Por isso é muito importante tentar o máximo possível manter alguma ligação com o seu país de origem, seja fazendo videochamadas frequentes com seus amigos e familiares ou mantendo a sua casa, o seu ambiente, o mais tradicional possível. A culinária também é um ponto muito forte, por que como eu falei da questão da diferença cultural, a gastronomia entra nisso. Têm pessoas que não conseguem simplesmente comer em outros países de tao diferente que é, então manter essa tradição de fazer comidas tipicamente da sua região na sua casa, fazem que você tenha esse gostinho da sua vida anterior. Mas, você também não pode ficar totalmente apegado ao país de origem: é preciso encarar a realidade de que você tomou essa decisão de ir para um novo país. E como que faz para ter uma vida melhor emocionalmente? Bom, criar laços é o melhor caminho e por mais difícil que seja, é necessário.

+--

§ **Partes do exercício**:
A) Reescreva o trecho de origem de "Por isso é muito" a "seja, é necessário.", trocando "culinária" por "cozinha".
B) Segundo o trecho de origem, qual é o melhor caminho para ter uma vida melhor emocionalmente?

§ **Itens armazenados**:
+--

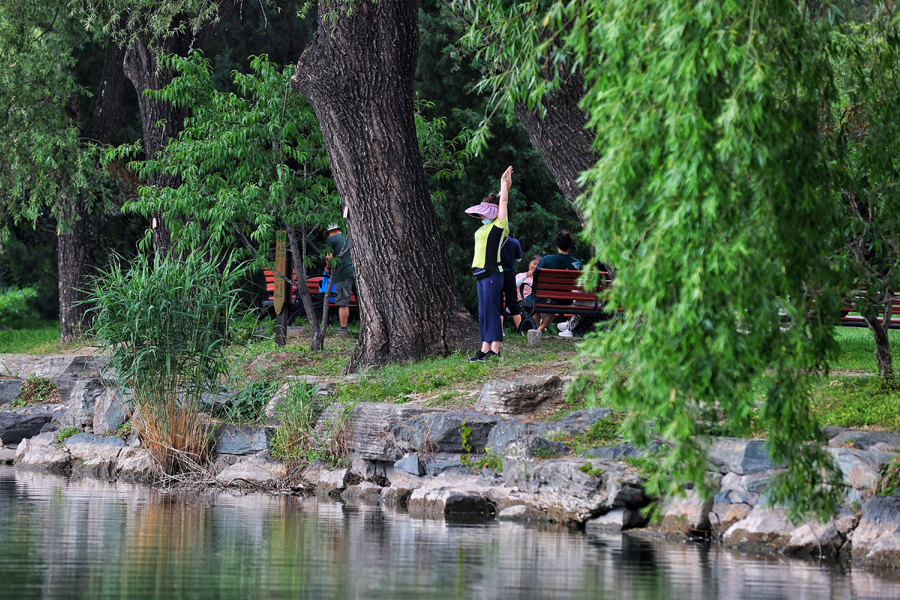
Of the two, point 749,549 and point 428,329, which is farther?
point 428,329

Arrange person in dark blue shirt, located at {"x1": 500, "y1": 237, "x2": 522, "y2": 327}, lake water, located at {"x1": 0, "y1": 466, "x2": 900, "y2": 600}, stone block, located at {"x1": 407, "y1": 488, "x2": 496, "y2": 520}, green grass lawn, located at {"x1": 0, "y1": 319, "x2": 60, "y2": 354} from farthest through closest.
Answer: green grass lawn, located at {"x1": 0, "y1": 319, "x2": 60, "y2": 354} → person in dark blue shirt, located at {"x1": 500, "y1": 237, "x2": 522, "y2": 327} → stone block, located at {"x1": 407, "y1": 488, "x2": 496, "y2": 520} → lake water, located at {"x1": 0, "y1": 466, "x2": 900, "y2": 600}

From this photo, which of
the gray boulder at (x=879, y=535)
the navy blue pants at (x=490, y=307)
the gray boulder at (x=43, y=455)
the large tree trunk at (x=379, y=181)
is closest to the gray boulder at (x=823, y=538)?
the gray boulder at (x=879, y=535)

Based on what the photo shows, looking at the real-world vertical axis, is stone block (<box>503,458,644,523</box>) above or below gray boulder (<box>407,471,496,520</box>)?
above

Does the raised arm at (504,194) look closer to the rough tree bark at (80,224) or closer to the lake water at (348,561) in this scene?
A: the lake water at (348,561)

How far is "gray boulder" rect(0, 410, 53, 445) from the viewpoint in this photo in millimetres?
13188

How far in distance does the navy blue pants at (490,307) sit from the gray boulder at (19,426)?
18.6 feet

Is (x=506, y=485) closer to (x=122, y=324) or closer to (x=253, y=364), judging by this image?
(x=122, y=324)

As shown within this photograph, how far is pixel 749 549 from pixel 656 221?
2.53 meters

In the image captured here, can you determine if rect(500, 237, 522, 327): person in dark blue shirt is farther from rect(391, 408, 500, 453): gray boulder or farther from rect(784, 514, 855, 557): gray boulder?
rect(784, 514, 855, 557): gray boulder

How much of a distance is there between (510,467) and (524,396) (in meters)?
0.98

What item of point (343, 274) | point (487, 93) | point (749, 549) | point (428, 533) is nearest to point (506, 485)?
point (428, 533)

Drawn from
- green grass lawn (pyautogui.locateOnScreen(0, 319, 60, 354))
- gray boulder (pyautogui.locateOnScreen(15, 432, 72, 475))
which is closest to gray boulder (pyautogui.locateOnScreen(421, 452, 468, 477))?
gray boulder (pyautogui.locateOnScreen(15, 432, 72, 475))

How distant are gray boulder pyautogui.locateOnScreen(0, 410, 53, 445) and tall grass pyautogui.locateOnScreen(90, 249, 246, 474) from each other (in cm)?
337

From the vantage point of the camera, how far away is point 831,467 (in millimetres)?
5773
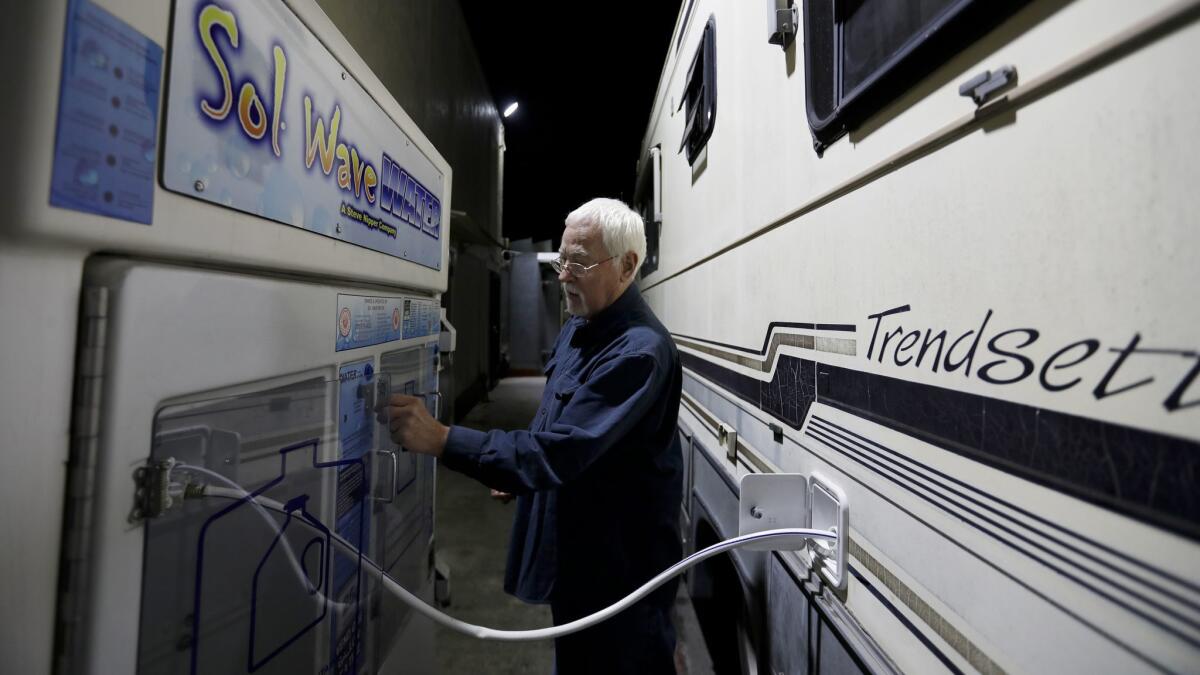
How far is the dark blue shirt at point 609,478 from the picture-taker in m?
1.30

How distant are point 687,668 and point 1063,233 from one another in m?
2.24

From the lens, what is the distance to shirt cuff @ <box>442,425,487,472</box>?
120 centimetres

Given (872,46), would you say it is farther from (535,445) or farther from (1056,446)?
(535,445)

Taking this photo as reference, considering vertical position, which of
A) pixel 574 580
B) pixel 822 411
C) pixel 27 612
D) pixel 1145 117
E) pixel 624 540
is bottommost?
pixel 574 580

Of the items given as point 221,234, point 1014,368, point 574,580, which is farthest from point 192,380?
point 574,580

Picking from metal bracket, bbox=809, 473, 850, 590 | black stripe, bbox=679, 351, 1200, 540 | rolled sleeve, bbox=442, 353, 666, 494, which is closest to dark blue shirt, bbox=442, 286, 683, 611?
rolled sleeve, bbox=442, 353, 666, 494

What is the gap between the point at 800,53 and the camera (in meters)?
1.12

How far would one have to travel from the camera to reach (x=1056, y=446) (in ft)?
1.63

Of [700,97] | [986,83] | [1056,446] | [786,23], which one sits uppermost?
[700,97]

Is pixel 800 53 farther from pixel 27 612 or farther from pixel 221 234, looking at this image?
pixel 27 612

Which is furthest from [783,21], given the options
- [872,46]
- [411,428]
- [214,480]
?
[214,480]

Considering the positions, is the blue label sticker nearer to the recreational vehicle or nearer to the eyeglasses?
the recreational vehicle

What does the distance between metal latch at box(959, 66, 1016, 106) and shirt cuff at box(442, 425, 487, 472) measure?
1.06 m

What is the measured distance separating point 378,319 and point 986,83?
1.09 meters
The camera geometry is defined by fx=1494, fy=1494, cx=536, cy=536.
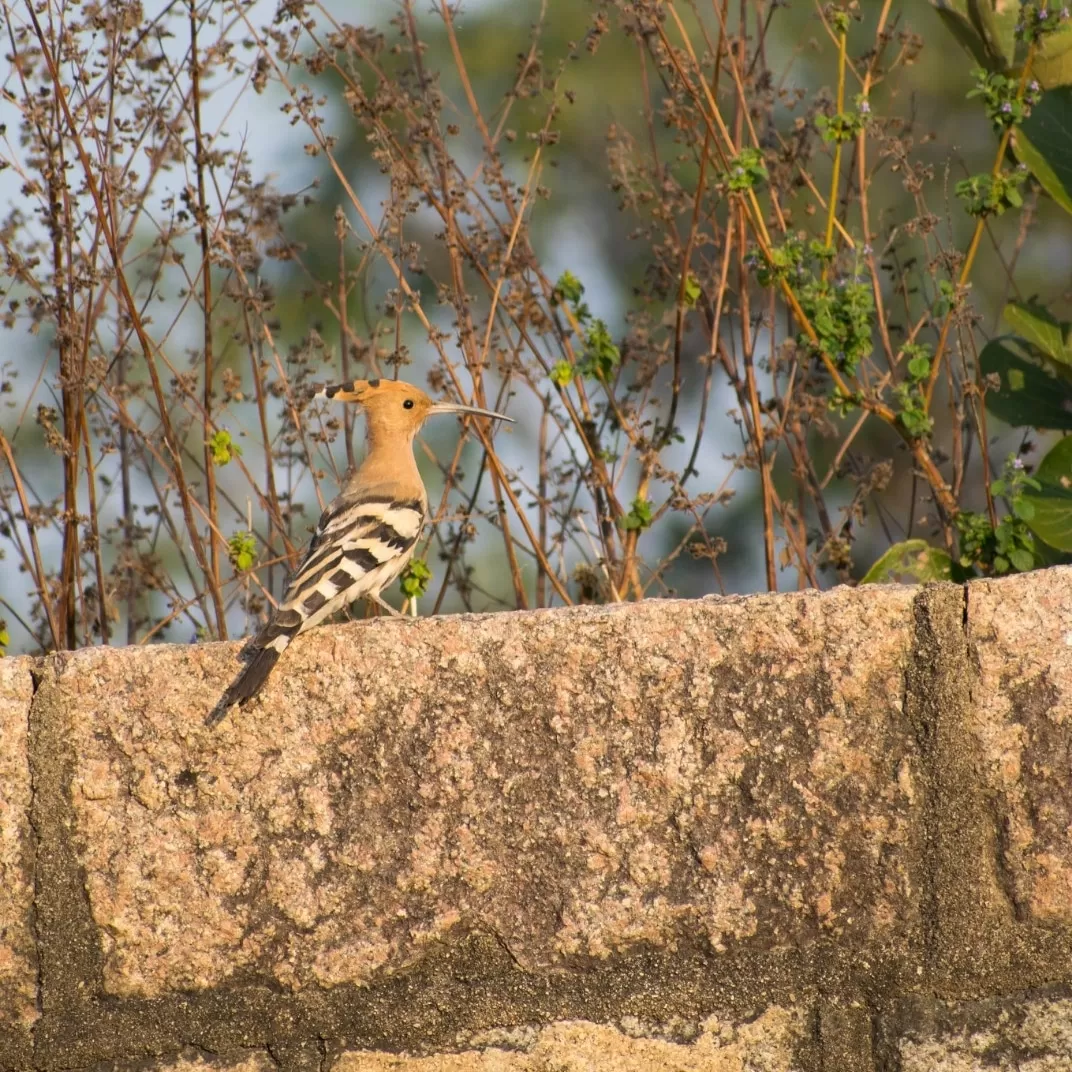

+--

§ **Respostas**:
A)
Por isso é muito importante tentar o máximo possível manter alguma ligação com o seu país de origem, seja fazendo videochamadas frequentes com seus amigos e familiares ou mantendo a sua casa, o seu ambiente, o mais tradicional possível. A cozinha também é um ponto muito forte, por que como eu falei da questão da diferença cultural, a gastronomia entra nisso. Têm pessoas que não conseguem simplesmente comer em outros países de tao diferente que é, então manter essa tradição de fazer comidas tipicamente da sua região na sua casa, fazem que você tenha esse gostinho da sua vida anterior. Mas, você também não pode ficar totalmente apegado ao país de origem: é preciso encarar a realidade de que você tomou essa decisão de ir para um novo país. E como que faz para ter uma vida melhor emocionalmente? Bom, criar laços é o melhor caminho e por mais difícil que seja, é necessário.

B) Criar laços.